I saw a thread in the Western Forum, but I thought I would comment on it here as well.

There is an article posted a few days ago regarding an 83-unit condo property in Park City that is going to be turned into timeshares, and the last paragraph contains this:



> In the coming weeks, Lantern Asset Management is expecting to announce a partnership similar to that with Hyatt and Escala Lodges with *a prominent timeshare company*.



This could very well be the rumored Park City HGVC property.  It would certainly match what I was told over the phone in November (see my post earlier in this thread).  I guess we will soon find out!

Kurt


----------



## dougp26364 (May 16, 2012)

PigsDad said:


> I saw a thread in the Western Forum, but I thought I would comment on it here as well.
> 
> There is an article posted a few days ago regarding a property in Park City that is going to be turned into timeshares, and the last paragraph contains this:
> 
> ...



It would be nice if this rumor turned out to be true. Right now we have pretty decent access into Park City with the two Marriotts that are there but, it would be good to be able to use our HGVC for Park City and our Marriott's for locations not covered by HGVC.


----------



## DAman (May 16, 2012)

*Hyatt Escala Lodge*

I received a hard copy of my new Hyatt booklet today. It lists one of my exchange options the Hyatt Escala Lodge in Park City, Utah. "Located in the mountainside village of the Canyons, The Hyatt Escala Lodge at Park City is just 30 minutes from the Salt lake City Airport..."

The brochure continues to add 1,2,3,and 4 bedroom units available as well as studios.  It is a little odd as it states under number of units: "Varies"

This could be very interesting.

DAman


----------



## tmstuber (May 17, 2012)

HGVC will market and manage 83 units that was part of Hyatt Escala Lodge at Park City.  This should be announced sometime in August 2012 -- and will be available for booking for the 2012/13 ski season.  It is ski in/out at the Canyons.  This place was built in 2009.  Formerly, they were trying to market these as condos, but the market for 2nd homes is too weak -- hence an opportunity/benefit to HGVC members.

Here is a link to the property that was acquired...
http://www.sunriseatescalalodges.com/about.html


----------



## GregT (May 17, 2012)

> Task 1:
Could you rewrite the rows from their start through the line holding "[562,320,581,333]", inclusive, with "endpoint" changed to "service" and nothing else altered, leaving the pictures out?
The forum thread above has nothing to do with the rows that come next.

Annotated coordinate records:

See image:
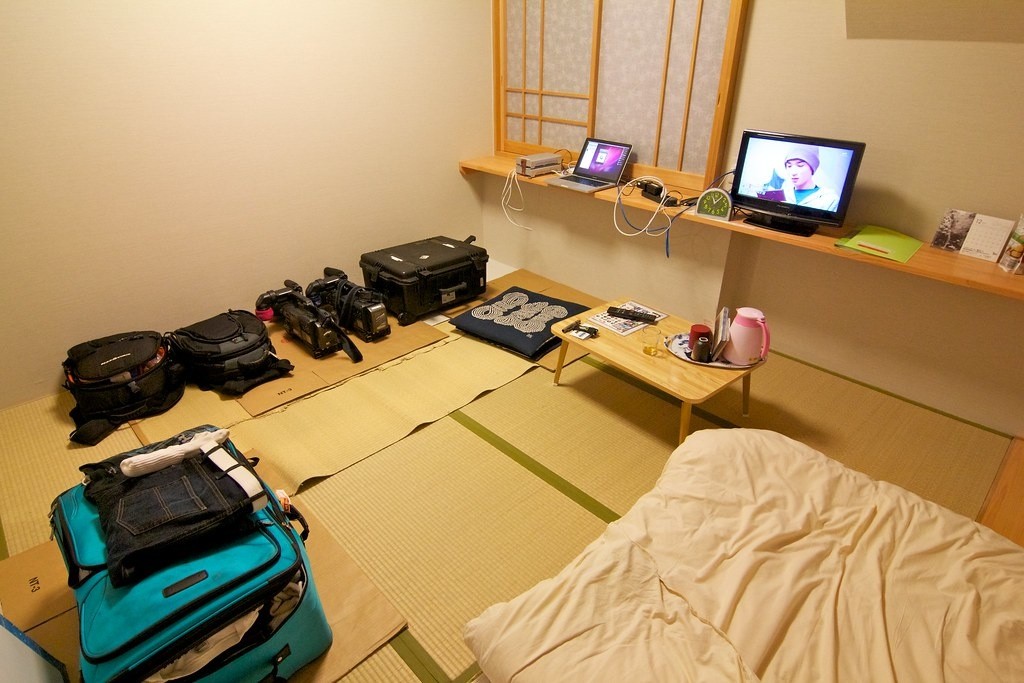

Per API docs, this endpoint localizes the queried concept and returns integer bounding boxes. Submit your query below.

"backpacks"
[163,309,296,398]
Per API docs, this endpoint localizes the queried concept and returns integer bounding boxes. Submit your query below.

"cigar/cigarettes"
[562,320,581,333]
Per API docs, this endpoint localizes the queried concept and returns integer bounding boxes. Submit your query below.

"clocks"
[694,187,733,222]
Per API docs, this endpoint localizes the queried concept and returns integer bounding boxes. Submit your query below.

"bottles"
[691,337,711,362]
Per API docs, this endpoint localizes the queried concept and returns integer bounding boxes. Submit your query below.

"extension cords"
[642,190,677,206]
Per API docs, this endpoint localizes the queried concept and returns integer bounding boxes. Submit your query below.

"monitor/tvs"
[730,129,866,237]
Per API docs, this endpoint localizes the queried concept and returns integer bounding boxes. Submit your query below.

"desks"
[458,155,1024,302]
[551,296,766,445]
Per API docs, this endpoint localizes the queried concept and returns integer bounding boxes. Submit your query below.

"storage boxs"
[358,235,490,328]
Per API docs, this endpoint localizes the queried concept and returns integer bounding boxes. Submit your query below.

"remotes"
[607,306,656,324]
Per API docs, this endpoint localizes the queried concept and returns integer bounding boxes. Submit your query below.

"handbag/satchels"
[63,330,188,446]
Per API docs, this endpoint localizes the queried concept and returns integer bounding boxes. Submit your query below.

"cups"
[688,323,710,348]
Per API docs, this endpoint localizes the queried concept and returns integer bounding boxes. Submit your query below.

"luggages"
[46,422,334,678]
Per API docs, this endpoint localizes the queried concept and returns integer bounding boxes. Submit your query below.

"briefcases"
[359,234,491,328]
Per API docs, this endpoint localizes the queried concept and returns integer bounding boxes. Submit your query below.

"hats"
[785,143,820,174]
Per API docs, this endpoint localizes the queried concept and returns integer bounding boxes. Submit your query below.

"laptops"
[543,137,633,193]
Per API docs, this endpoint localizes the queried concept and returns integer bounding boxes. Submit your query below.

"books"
[711,307,730,361]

> Task 2:
Can you repeat the forum thread word for word between "It would be nice" and "covered by HGVC.", inclusive?

> Correct answer 1:
See image:

Per API docs, this service localizes the queried concept and returns integer bounding boxes. Submit your query below.

"backpacks"
[163,309,296,398]
Per API docs, this service localizes the queried concept and returns integer bounding boxes. Submit your query below.

"cigar/cigarettes"
[562,320,581,333]

> Correct answer 2:
It would be nice if this rumor turned out to be true. Right now we have pretty decent access into Park City with the two Marriotts that are there but, it would be good to be able to use our HGVC for Park City and our Marriott's for locations not covered by HGVC.